Cass. Sez. III n. 32953 del 8 settembre 2010 (Cc. 28 apr. 2010)
Pres. Lupo Est. Fiale Ric. PM in proc. Poeta
Urbanistica. Omissione ordine di demolizione delle opere abusive

In caso di condanna per reato urbanistico che ometta di ordinare la demolizione delle opere abusive, o dì condanna per reato paesaggistico che ometta di ordinare la rimessione in pristino dello stato dei luoghi, trattandosi di sanzioni amministrative accessorie a contenuto predeterminato: a) è possibile rimediare alla omissione attraverso la procedura di correzione dell’errore materiale ex art. 130 c.p.p.; b) competente al riguardo è il giudice che ha emesso la sentenza di condanna, nonché il giudice della impugnazione, quando questa non sia inammissibile, ma non il giudice della esecuzione, che non ha una competenza specifica in materia.

[Estratto dei dati]
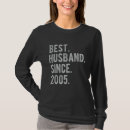 Suche nach 17 hochzeitstag tshirts Seit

[Cosa fare] Riproduci per intero il testo fornito, senza alcuna modifica. Il materiale non ha alcun legame con il testo fornito.

[Soluzione]
Cass. Sez. III n. 32953 del 8 settembre 2010 (Cc. 28 apr. 2010)
Pres. Lupo Est. Fiale Ric. PM in proc. Poeta
Urbanistica. Omissione ordine di demolizione delle opere abusive

In caso di condanna per reato urbanistico che ometta di ordinare la demolizione delle opere abusive, o dì condanna per reato paesaggistico che ometta di ordinare la rimessione in pristino dello stato dei luoghi, trattandosi di sanzioni amministrative accessorie a contenuto predeterminato: a) è possibile rimediare alla omissione attraverso la procedura di correzione dell’errore materiale ex art. 130 c.p.p.; b) competente al riguardo è il giudice che ha emesso la sentenza di condanna, nonché il giudice della impugnazione, quando questa non sia inammissibile, ma non il giudice della esecuzione, che non ha una competenza specifica in materia.